------ Available records ------

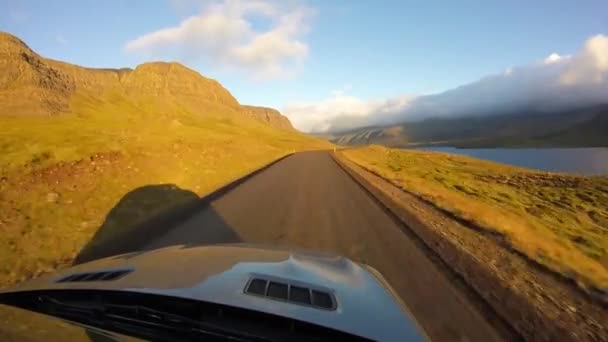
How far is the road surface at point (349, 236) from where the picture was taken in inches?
200

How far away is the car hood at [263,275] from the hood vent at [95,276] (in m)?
0.07

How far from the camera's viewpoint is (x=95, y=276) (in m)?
3.32

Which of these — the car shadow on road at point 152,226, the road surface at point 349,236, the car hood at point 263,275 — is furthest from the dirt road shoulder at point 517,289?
the car shadow on road at point 152,226

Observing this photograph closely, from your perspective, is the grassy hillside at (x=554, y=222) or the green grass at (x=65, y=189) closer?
the green grass at (x=65, y=189)

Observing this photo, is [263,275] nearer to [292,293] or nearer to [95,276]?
[292,293]

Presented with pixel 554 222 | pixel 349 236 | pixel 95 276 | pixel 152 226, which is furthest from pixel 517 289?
pixel 554 222

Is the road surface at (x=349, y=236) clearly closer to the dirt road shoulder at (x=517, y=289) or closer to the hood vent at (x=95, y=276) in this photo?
the dirt road shoulder at (x=517, y=289)

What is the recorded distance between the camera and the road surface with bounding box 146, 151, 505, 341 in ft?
16.7

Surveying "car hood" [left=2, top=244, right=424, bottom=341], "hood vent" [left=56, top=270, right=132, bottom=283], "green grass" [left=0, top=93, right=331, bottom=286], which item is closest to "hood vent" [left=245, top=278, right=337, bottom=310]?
"car hood" [left=2, top=244, right=424, bottom=341]

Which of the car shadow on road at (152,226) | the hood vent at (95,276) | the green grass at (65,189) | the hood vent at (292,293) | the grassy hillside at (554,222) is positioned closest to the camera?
the hood vent at (292,293)

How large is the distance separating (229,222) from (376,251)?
4.09 meters

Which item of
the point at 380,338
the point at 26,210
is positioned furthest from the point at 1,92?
the point at 380,338

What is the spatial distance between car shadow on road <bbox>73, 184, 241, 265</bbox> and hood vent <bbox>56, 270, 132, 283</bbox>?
2.53 m

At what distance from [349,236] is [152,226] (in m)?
4.73
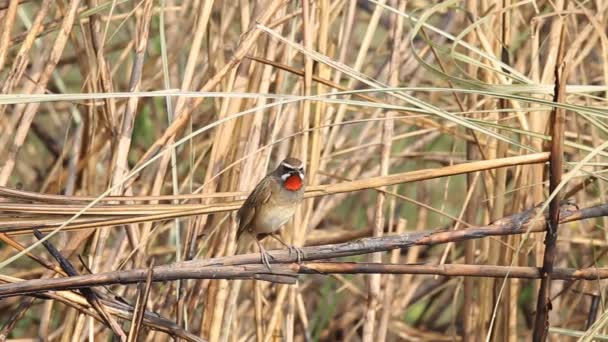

------

Exercise goal: Copy every row above word for word, leaving out the pictures.

Output of the task:
How far is the road surface at point (349, 236) from where the picture was taken in inches?
200

How far away is the car hood at [263,275] from the hood vent at [95,276] (in m)?
0.07

How far from the camera's viewpoint is (x=95, y=276) (in m)?
3.32

Which of these — the car shadow on road at point 152,226, the road surface at point 349,236, the car hood at point 263,275 — is furthest from the dirt road shoulder at point 517,289?
the car shadow on road at point 152,226

Observing this photograph closely, from your perspective, is the grassy hillside at (x=554, y=222) or the green grass at (x=65, y=189) closer?
the green grass at (x=65, y=189)

Observing this photo, is [263,275] nearer to [292,293] or nearer to [95,276]?
[292,293]

Presented with pixel 554 222 | pixel 349 236 | pixel 95 276 | pixel 152 226, which is furthest from pixel 517 289?
pixel 554 222

Is the road surface at (x=349, y=236) clearly closer to the dirt road shoulder at (x=517, y=289) or closer to the hood vent at (x=95, y=276) in this photo?
the dirt road shoulder at (x=517, y=289)

What is the recorded distance between the camera and the road surface with bounding box 146, 151, 505, 341 in ft?
16.7

Surveying "car hood" [left=2, top=244, right=424, bottom=341], "hood vent" [left=56, top=270, right=132, bottom=283], "green grass" [left=0, top=93, right=331, bottom=286], which item is closest to "hood vent" [left=245, top=278, right=337, bottom=310]?
"car hood" [left=2, top=244, right=424, bottom=341]

Which of the car shadow on road at (152,226) | the hood vent at (95,276) | the green grass at (65,189) | the hood vent at (292,293) | the grassy hillside at (554,222) is positioned closest to the camera?
the hood vent at (292,293)

How large is the distance separating (229,222) from (376,251)?
4.09 meters

Which item of
the point at 380,338
the point at 26,210
is positioned furthest from the point at 1,92?
the point at 380,338

What is the spatial distance between car shadow on road <bbox>73, 184, 241, 265</bbox> and hood vent <bbox>56, 270, 132, 283</bbox>?
2.53 m

At what distance from [349,236] is [152,226] (in m)?
4.73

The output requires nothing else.